Format the lines from the one containing "From the list" up to and including the one containing "5.76 meters" as a JSON list of strings, one string per line, with blank lines omitted.

• _SUPPLIED INFORMATION_
-- -- --

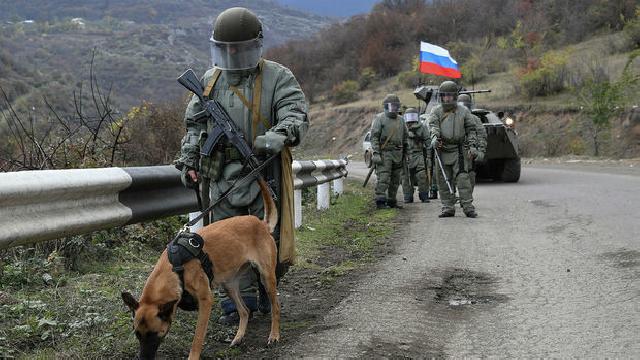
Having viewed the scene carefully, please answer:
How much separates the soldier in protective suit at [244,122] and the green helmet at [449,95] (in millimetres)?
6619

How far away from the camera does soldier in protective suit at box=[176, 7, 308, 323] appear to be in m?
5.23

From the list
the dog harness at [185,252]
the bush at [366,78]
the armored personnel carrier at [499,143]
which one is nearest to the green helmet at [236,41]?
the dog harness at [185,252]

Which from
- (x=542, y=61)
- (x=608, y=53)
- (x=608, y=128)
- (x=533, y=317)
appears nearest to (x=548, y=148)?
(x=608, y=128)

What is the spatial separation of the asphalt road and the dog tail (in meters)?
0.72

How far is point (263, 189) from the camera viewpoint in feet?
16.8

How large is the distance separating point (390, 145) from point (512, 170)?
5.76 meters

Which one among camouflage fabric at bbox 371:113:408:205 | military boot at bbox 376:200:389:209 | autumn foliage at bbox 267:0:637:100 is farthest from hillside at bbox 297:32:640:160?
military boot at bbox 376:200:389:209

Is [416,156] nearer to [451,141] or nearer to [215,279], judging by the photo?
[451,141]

-- -- --

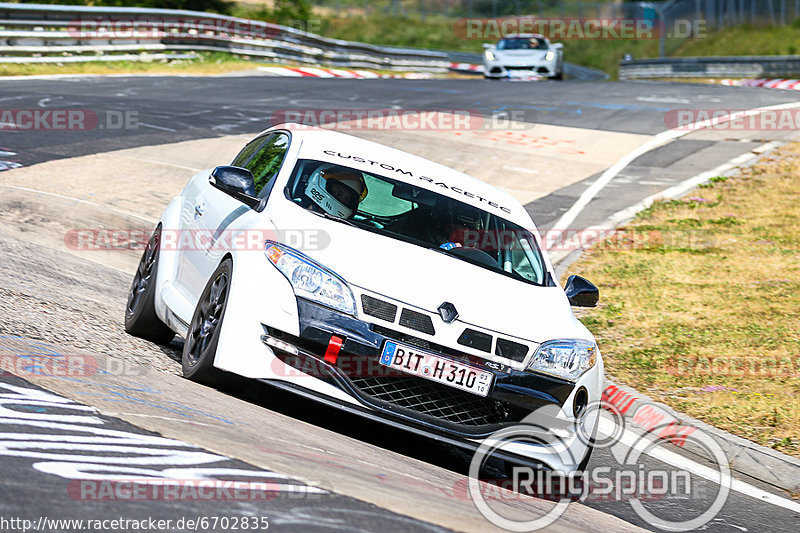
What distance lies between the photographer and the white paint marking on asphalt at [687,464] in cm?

-- -- --

• _OUTPUT BELOW_
[
  "From the list",
  "the dog harness at [185,252]",
  "the bush at [366,78]",
  "the armored personnel carrier at [499,143]",
  "which one is nearest to the green helmet at [236,41]?",
  "the dog harness at [185,252]",
  "Which from",
  "- (x=542, y=61)",
  "- (x=608, y=53)",
  "- (x=608, y=128)",
  "- (x=533, y=317)",
  "appears nearest to (x=548, y=148)?",
  "(x=608, y=128)",
  "What is the spatial separation of the asphalt road and the dog tail (in meters)?",
  "0.72",
  "How far is point (263, 189) from the camera viewpoint in feet?",
  "16.8",
  "How large is the distance separating point (390, 145) from point (512, 170)?",
  "5.76 meters"
]